Excerpted text below:

Someone else asked whether the spirituality of a traumatized person is different from that of others. I would say so. This is where I am fumbling for words to describe what I mean. Umm... A person with early trauma may have very real spiritual and psychic abilities because they haven't fully incarnated. This can be in a very literal sense as in holes in the aura which let in other energies, or the soul residing outside of the body a lot of the time. There are certain specific experiences humans are hardwired for and if we don't have them at the crucial time, we don't develop normally. This affects the brain, the body, and also the spiritual body. What people usually mean when they talk about boundaries is the ability to set limits with other people, but there are also psychic boundaries in the sense of the development of a distinct spiritual body that is separate from those of others. This last is actually in Healing Developmental Trauma, and it explains a lot.

End of Excerpted text.

> [Parts of the exercise]
a - In the passage about trauma and spirituality, which book is credited with the idea of psychic boundaries as a distinct spiritual body separate from others?
b - Pick up the passage about trauma and spirituality after its last sentence and carry it forward.
The records that come after this passage aren't needed for anything here.

Extracted entries below:

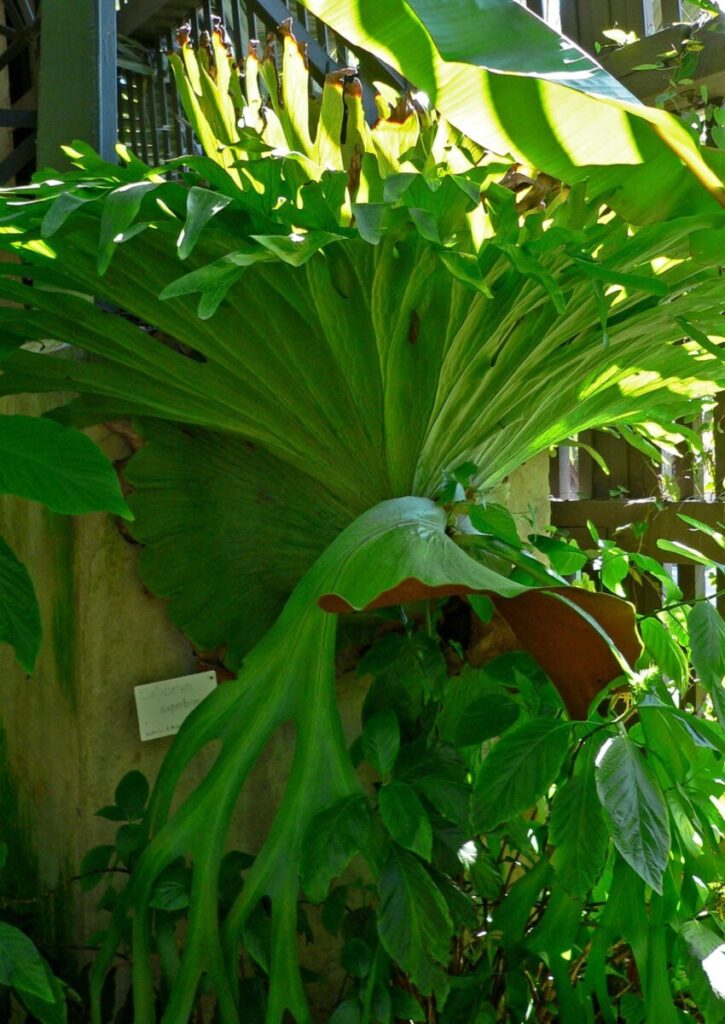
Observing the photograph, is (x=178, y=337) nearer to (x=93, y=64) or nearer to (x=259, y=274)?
(x=259, y=274)

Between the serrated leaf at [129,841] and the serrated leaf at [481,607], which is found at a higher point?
the serrated leaf at [481,607]

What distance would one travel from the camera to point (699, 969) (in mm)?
896

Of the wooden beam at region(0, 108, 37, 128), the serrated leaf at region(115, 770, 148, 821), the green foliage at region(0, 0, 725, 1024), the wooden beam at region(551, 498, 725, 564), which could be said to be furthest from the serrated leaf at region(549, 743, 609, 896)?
the wooden beam at region(0, 108, 37, 128)

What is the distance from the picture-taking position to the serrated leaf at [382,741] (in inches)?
38.4

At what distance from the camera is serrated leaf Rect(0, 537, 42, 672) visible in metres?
0.97

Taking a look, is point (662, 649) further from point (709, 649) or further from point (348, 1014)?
point (348, 1014)

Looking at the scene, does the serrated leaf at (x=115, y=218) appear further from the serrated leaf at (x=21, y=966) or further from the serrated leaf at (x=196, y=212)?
the serrated leaf at (x=21, y=966)

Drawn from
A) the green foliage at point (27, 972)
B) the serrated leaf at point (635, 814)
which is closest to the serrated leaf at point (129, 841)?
the green foliage at point (27, 972)

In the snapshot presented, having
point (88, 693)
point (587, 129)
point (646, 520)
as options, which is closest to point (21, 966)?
point (88, 693)

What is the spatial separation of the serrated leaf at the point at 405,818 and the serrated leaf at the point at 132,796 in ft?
1.01

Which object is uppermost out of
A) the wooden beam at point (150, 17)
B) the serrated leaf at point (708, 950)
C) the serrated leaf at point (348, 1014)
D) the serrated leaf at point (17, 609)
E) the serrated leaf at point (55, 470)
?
the wooden beam at point (150, 17)

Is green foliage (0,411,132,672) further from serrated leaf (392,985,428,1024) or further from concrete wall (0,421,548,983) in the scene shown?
serrated leaf (392,985,428,1024)

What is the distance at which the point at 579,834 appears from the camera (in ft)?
2.71

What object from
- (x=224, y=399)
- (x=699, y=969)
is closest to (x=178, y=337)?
(x=224, y=399)
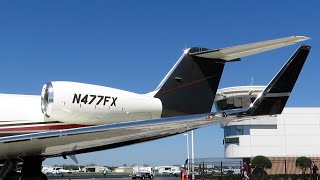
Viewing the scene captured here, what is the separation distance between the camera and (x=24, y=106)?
13.9m

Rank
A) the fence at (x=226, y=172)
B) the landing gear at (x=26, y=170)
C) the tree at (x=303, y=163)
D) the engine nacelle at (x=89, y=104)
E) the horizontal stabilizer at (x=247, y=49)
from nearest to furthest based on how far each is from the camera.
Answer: the horizontal stabilizer at (x=247, y=49) → the engine nacelle at (x=89, y=104) → the landing gear at (x=26, y=170) → the fence at (x=226, y=172) → the tree at (x=303, y=163)

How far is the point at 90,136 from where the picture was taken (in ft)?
39.7

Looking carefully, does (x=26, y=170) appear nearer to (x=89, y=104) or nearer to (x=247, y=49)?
(x=89, y=104)

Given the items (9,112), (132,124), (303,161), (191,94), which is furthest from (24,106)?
(303,161)

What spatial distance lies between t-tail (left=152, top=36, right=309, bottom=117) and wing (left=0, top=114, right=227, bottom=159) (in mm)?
2140

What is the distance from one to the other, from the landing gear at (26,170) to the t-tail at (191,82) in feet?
14.8

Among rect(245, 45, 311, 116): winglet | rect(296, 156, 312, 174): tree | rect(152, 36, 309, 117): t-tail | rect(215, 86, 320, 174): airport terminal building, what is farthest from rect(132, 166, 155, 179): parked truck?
rect(215, 86, 320, 174): airport terminal building

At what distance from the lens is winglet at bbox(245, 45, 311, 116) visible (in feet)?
36.4

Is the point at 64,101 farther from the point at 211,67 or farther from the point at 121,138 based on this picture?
the point at 211,67

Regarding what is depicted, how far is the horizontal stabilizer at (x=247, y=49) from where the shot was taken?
11770 millimetres

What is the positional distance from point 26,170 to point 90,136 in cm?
369

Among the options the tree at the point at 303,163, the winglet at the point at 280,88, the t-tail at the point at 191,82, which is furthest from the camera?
the tree at the point at 303,163

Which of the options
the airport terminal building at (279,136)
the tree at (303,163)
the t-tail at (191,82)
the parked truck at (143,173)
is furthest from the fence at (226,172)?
the airport terminal building at (279,136)

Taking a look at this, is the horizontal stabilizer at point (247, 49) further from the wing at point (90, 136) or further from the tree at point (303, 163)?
the tree at point (303, 163)
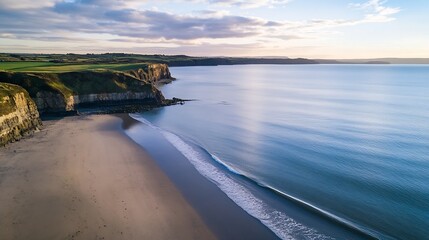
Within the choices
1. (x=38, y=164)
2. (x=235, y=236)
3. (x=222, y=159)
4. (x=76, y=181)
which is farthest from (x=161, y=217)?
(x=38, y=164)

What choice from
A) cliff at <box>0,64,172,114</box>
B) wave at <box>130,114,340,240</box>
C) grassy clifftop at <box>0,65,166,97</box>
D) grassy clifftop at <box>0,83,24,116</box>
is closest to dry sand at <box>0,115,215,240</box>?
wave at <box>130,114,340,240</box>

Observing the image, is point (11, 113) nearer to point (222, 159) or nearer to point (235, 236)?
point (222, 159)

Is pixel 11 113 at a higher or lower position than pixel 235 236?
higher

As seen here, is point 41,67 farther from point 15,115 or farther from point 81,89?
point 15,115

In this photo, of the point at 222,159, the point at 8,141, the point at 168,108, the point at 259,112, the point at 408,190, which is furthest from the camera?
the point at 168,108

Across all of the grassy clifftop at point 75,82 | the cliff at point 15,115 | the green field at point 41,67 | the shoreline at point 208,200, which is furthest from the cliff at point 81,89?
the shoreline at point 208,200

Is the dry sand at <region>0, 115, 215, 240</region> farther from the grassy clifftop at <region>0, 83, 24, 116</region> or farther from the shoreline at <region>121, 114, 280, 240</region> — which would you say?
the grassy clifftop at <region>0, 83, 24, 116</region>
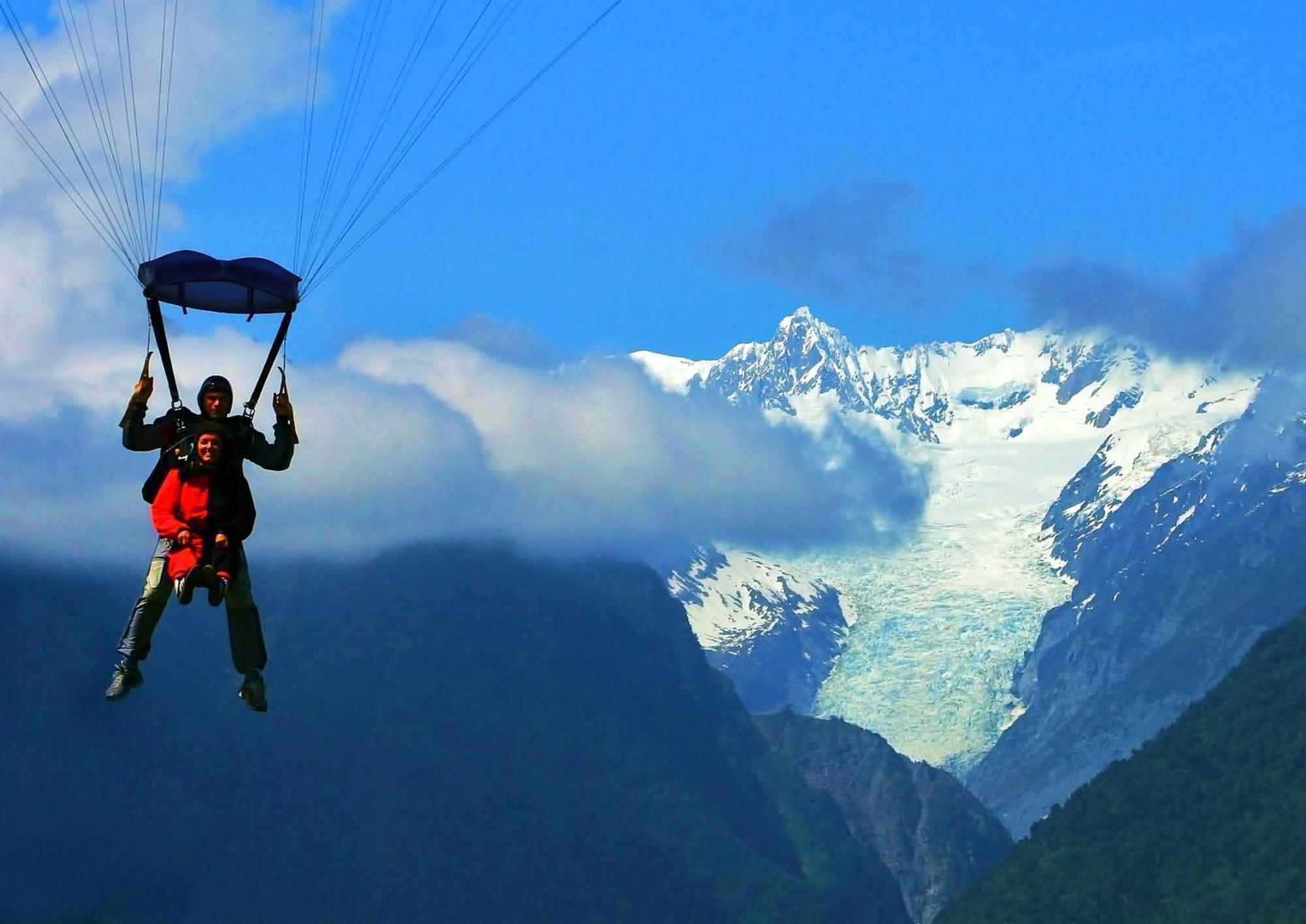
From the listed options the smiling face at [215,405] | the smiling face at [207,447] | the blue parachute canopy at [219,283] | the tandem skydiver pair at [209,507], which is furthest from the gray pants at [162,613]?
the blue parachute canopy at [219,283]

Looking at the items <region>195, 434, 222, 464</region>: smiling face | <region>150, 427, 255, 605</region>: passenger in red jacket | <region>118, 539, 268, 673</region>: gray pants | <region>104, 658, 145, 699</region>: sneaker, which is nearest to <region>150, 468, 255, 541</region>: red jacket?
<region>150, 427, 255, 605</region>: passenger in red jacket

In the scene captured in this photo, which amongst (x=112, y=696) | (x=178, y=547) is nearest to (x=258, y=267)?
(x=178, y=547)

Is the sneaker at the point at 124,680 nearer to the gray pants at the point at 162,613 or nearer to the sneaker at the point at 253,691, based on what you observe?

End of Extracted entries.

> [Task answers]
a - Healing Developmental Trauma

b -
So someone with early developmental trauma has a strong spiritual connection for these reasons, and also because life in the physical realm feels so unwelcoming that we are always searching for some meaning to it all. This differs from what you might call a more grounded spirituality. I explained above my belief that we come into the physical to have certain experiences. When we don't fully incarnate, we may have a strong connection to the spiritual, but we don't have our feet firmly on the ground, and we are missing out on the 3D experiences we are supposed to be having. One example might be someone who spends a lot of time meditating on their past lives to the point of failing to live this one.

I don't see auras myself, but I have friends who do. They tell me I have both very good roots and a very strong aura around my upper body, but a barrier between the two at the level of the second chakra. People familiar with chakras will immediately read "sexual abuse" into that, and they would be right, in addition to some other stuff. I can actually feel a frequent tingling at the level of the crown chakra, which is our connection to the spiritual realm - but it doesn't flow through the rest of my body and I can't feel a connection to the earth. The earth is supposed to be like our mother. We need to feel at home on the earth first, before reaching for the sky. Oh dear, I know what I want to say here but I'm not sure it's coming out right. I'm also getting numb hands because we're having a cold snap in my part of the country and I am feeling the need to bring in some more firewood.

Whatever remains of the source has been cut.